A given parameter has positive or negative impacts on a given subject. The impacts depend on one’s perspective. Adam Smith has made major contributions towards the appreciation of the market systems in present day world economies (Worstall, 2012).

Countries that interfere with the markets are characterized by slow and minimal economic growth, making the free market theory an important aspect of the market economy. In a comparative analysis of the Japanese and the Soviet economies, Worstall (2012) cites Paul Kruggman, who says that,

“How, then, have today’s advanced nations been able to achieve sustained growth in per capita income over the past 150 years? The answer is that technological advances have led to a continual increase in total factor productivity, a continual rise in national income for each unit of input. In a famous estimate, MIT Professor Robert Solow concluded that technological progress has accounted for 80 percent of the long-term rise in U.S. per capita income, with increased investment in capital explaining only the remaining 20 percent (….).

But what they actually found was that Soviet growth was based on rapid–growth in inputs–end of story. The rate of efficiency growth was not only unspectacular, it was well below the rates achieved in Western economies. Indeed, by some estimates, it was virtually nonexistent” (Worstall, 2012, par. 2).

Worstall (2012) is convinced that the market system is an important system for guaranteed economic growth. The free market, as proposed by Smith, allows for the growth of international trade. When a government interferes with the markets, it inhibits not only trade, but also economic growth. Given that we live in the era of globalization, states should take advantage of the huge markets to increase their wealth.

What if Adam Smith was Alive?

As already indicated in this paper, the importance of Smith’s theories cannot be downplayed. However, one wonders how Smith’s economic plan would look like if he were alive today.
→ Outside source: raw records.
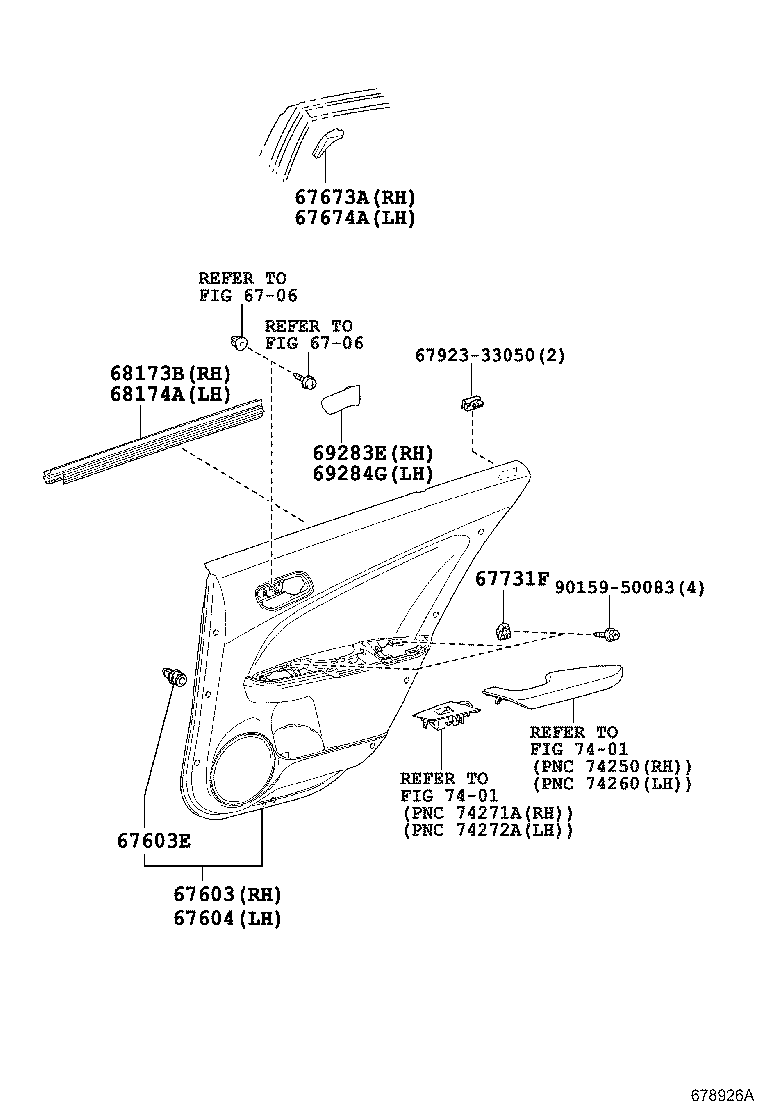 67673A(RH)
67674A(LH)

REFER TO
FIG 67-06

REFER TO
FIG 67-06

67923-33050(2)

68173B(RH)
68174A(LH)

69283E(RH)
69284G(LH)

67731F

90159-50083(4)

REFER TO
FIG 74-01
(PNC 74250(RH))
(PNC 74260(LH))

REFER TO
FIG 74-01
(PNC 74271A(RH))
(PNC 74272A(LH))

67603E

67603(RH)
67604(LH)

678926A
Worstall (2012) helps us understand that the global economy is in a mess. The mess is credited to the many plans that are clearly not working as envisaged.

After looking at the theories advanced by Adam Smith, this author opines that the philosopher would insist on his principles if he were alive today. From his principles of ethical morality (Smith, 2011) to his free trade policies (Smith, 2012), the scholar would have developed a plan to help the business environment accommodate the much needed reforms.

Remember that capitalism relies on the owners of a business and the workforce needed to produce the commodities of the said business (Mankiw, 2013). There is no denying the fact that it is the owner who controls production and the profits generated from that production. However, current policies have seen countries shift their production overseas due to low labor costs in the foreign markets. What these companies do not realize is that Smith (2011) looked at profits and wages from a similar perspective.

The current practice where companies (particularly in Asia) offer cheap and sometimes controversial labor should be discouraged. If it were up to Smith to streamline such policies today, companies in America and Europe would not move to “cheap labor” countries just like that.

The wage given to a laborer should benefit them the same way that profit benefits the worker (Button, 2013). Smith theorized the same in a bid to ensure that trade becomes a fair practice. Similarly, his opinions on issues touching on rent would significantly change and improve the real estate sector that is in dire need of reforms.

In conclusion, Adam Smith remains a major pillar in economics. It is a fact that capitalism is here to stay. As such, industry players should take into account some of the policies proposed by Adam Smith. If possible, the players should improve the policies to ensure that wealth remains within the nations.


Button, A. (2013). Theories of classical economists. Web.

Groenewald, W. (2012). Adam Smith’s definition of economics. Web.

Mankiw, G. N. (2011). Principles of economics (6th ed.). Michigan: Cengage Learning.

Smith, A. (2011). The theory of moral sentiments. Seattle: Gutenberg Publishers.

Smith, A. (2012). The wealth of nations. London: Simon & Brown.

Worstall, T. (2012). The importance of a market economy. Web.